Uitspraak
uitspraak van de enkelvoudige kamer in de zaak tussen
[eiseres] , eiseres
Inleiding
Beoordeling door de rechtbank
Eiseres heeft op 21 augustus 2023 haar aanvraag ingediend. Verweerder heeft deze aanvraag op dezelfde dag ontvangen. Verweerder moet uiterlijk binnen 90 dagen na ontvangst van de aanvraag beslissen. [4] Verweerder heeft de beslistermijn met drie maanden verlengd. Eiseres heeft verweerder op 26 februari 2024, door verweerder ontvangen op 29 februari 2024, in gebreke gesteld. Dit is na het verstrijken van de beslistermijn.
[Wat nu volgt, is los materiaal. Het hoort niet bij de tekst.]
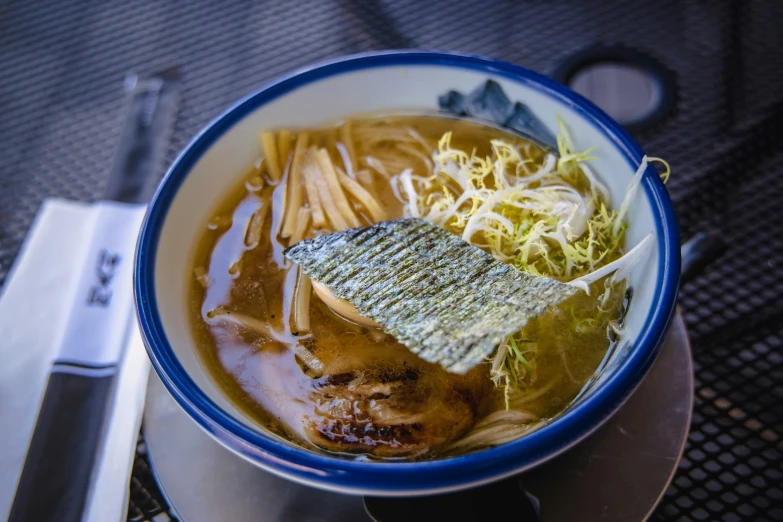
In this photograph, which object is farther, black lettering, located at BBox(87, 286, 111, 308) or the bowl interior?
black lettering, located at BBox(87, 286, 111, 308)

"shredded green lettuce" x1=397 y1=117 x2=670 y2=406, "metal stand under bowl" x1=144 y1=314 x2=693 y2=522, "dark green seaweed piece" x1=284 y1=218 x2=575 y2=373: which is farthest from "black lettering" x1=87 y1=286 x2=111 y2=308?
"shredded green lettuce" x1=397 y1=117 x2=670 y2=406

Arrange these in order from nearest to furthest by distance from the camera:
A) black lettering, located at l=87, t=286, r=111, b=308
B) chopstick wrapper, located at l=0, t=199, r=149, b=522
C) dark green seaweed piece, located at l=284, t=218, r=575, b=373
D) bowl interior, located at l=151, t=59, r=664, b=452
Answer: dark green seaweed piece, located at l=284, t=218, r=575, b=373 → bowl interior, located at l=151, t=59, r=664, b=452 → chopstick wrapper, located at l=0, t=199, r=149, b=522 → black lettering, located at l=87, t=286, r=111, b=308

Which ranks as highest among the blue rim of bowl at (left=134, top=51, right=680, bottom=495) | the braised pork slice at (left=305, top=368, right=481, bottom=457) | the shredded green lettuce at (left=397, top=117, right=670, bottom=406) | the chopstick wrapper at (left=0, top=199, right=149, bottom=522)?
the shredded green lettuce at (left=397, top=117, right=670, bottom=406)

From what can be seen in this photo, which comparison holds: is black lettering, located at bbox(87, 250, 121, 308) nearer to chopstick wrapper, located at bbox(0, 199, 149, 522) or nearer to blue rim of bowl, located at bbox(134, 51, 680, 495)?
chopstick wrapper, located at bbox(0, 199, 149, 522)

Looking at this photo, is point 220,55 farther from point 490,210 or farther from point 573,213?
point 573,213

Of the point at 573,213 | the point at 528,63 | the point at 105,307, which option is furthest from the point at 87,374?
the point at 528,63

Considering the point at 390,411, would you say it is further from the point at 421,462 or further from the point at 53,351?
the point at 53,351

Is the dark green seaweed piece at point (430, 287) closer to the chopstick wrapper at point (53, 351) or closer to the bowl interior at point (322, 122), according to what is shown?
the bowl interior at point (322, 122)
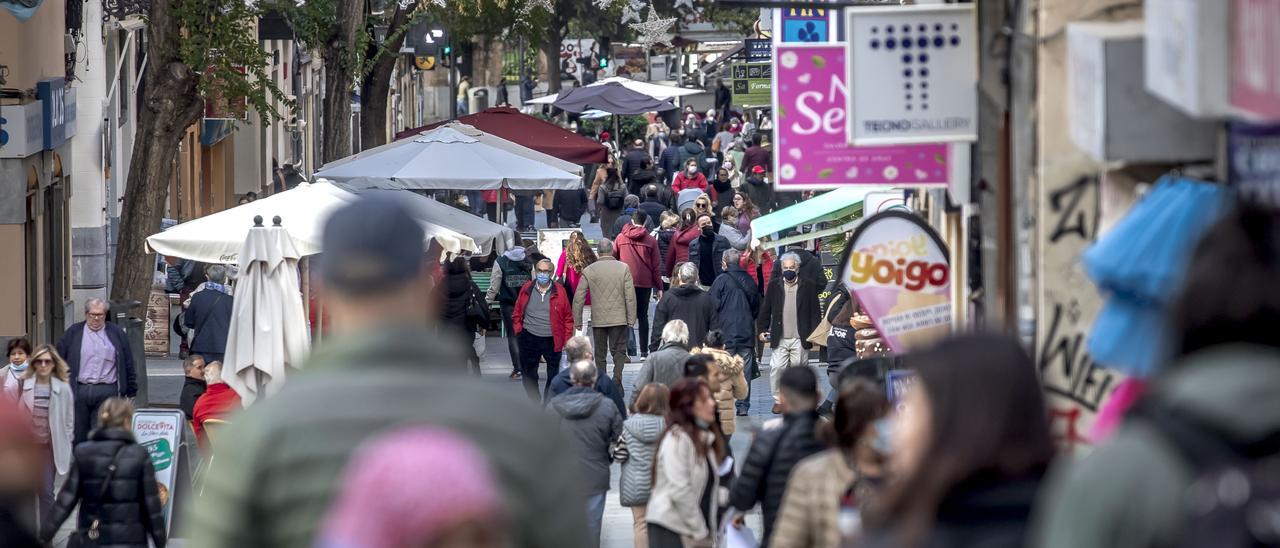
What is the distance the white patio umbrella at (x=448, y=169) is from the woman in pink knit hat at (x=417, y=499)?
19.3 m

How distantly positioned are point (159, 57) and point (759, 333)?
6.15 metres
Ook heeft eiseres meer dan twee weken na de ingebrekestelling beroep ingesteld. Dit betekent dat het beroep terecht is ingediend. Het beroep is gegrond.
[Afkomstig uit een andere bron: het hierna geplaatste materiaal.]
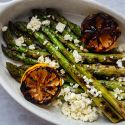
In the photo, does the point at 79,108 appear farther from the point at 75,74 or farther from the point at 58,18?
the point at 58,18

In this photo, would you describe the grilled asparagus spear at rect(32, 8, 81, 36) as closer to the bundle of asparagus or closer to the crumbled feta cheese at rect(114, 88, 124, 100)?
the bundle of asparagus


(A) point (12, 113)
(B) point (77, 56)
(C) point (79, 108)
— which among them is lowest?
(A) point (12, 113)

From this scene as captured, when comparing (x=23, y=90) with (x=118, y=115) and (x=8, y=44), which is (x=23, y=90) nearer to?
(x=8, y=44)

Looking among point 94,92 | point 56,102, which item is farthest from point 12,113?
point 94,92

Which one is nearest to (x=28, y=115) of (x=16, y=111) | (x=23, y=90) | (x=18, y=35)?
(x=16, y=111)

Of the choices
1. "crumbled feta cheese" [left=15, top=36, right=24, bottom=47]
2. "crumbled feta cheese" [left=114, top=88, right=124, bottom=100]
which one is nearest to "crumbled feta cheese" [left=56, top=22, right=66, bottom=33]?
"crumbled feta cheese" [left=15, top=36, right=24, bottom=47]

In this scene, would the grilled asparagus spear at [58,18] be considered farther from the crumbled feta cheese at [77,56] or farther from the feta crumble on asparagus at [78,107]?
the feta crumble on asparagus at [78,107]
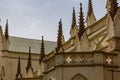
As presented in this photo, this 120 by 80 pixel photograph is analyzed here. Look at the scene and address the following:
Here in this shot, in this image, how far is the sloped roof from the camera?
4869 centimetres

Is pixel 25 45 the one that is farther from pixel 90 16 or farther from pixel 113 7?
pixel 113 7

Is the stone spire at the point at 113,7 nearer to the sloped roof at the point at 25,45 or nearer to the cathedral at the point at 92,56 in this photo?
the cathedral at the point at 92,56

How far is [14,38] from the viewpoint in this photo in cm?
5138

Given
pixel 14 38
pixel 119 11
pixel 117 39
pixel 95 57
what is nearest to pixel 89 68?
pixel 95 57

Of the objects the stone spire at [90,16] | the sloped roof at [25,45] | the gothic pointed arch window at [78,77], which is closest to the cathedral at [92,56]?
the gothic pointed arch window at [78,77]

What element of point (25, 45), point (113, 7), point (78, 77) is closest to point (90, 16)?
point (113, 7)

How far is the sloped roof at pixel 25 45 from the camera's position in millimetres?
48688

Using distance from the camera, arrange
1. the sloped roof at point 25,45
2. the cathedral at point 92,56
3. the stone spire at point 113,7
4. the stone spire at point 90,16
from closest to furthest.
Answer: the cathedral at point 92,56
the stone spire at point 113,7
the stone spire at point 90,16
the sloped roof at point 25,45

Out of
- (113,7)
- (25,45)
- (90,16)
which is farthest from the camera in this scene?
(25,45)

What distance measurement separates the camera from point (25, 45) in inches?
1991

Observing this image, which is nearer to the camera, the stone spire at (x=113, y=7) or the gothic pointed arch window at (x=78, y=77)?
the gothic pointed arch window at (x=78, y=77)

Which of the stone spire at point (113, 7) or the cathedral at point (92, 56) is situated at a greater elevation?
the stone spire at point (113, 7)

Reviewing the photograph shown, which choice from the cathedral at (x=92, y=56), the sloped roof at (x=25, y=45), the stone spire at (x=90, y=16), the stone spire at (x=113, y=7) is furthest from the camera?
the sloped roof at (x=25, y=45)

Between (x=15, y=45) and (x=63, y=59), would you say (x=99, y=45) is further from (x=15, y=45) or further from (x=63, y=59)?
(x=15, y=45)
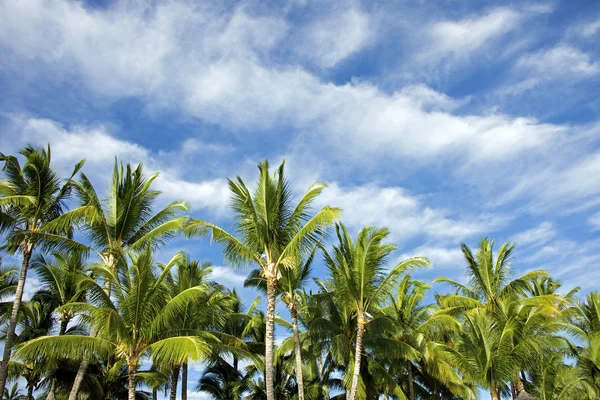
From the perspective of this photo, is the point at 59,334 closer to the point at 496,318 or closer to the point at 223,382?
the point at 223,382

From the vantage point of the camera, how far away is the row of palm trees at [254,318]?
1454 centimetres

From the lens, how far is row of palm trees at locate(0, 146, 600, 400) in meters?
14.5

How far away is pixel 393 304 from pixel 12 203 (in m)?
17.1

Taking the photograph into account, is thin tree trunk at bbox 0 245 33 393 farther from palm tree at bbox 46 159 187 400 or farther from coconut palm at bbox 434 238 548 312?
coconut palm at bbox 434 238 548 312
Omdat verweerder nog geen besluit heeft genomen, bepaalt de rechtbank dat verweerder dit alsnog moet doen. Het bestuursorgaan moet dit in principe doen binnen twee weken na het verzenden van de uitspraak. [5] In bijzondere gevallen of als dat voor de naleving van wettelijke voorschriften nodig is, kan de rechtbank een andere termijn opleggen. [6]
Beslissing
- stelt de door verweerder te betalen dwangsom vast op € 1.442,-;
- draagt verweerder op om binnen acht weken na de dag van verzending van deze uitspraak een besluit op de aanvraag bekend te maken. Indien binnen die termijn wordt besloten dat nader onderzoek moet plaatsvinden en dat aan eiseres schriftelijk is meegedeeld, dan moet het besluit binnen twintig weken na de dag van verzending van deze uitspraak bekend worden gemaakt;
- bepaalt dat verweerder het door eiseres betaalde griffierecht van € 187,- vergoedt;
- veroordeelt verweerder in de proceskosten van eiseres tot een bedrag van € 437,50.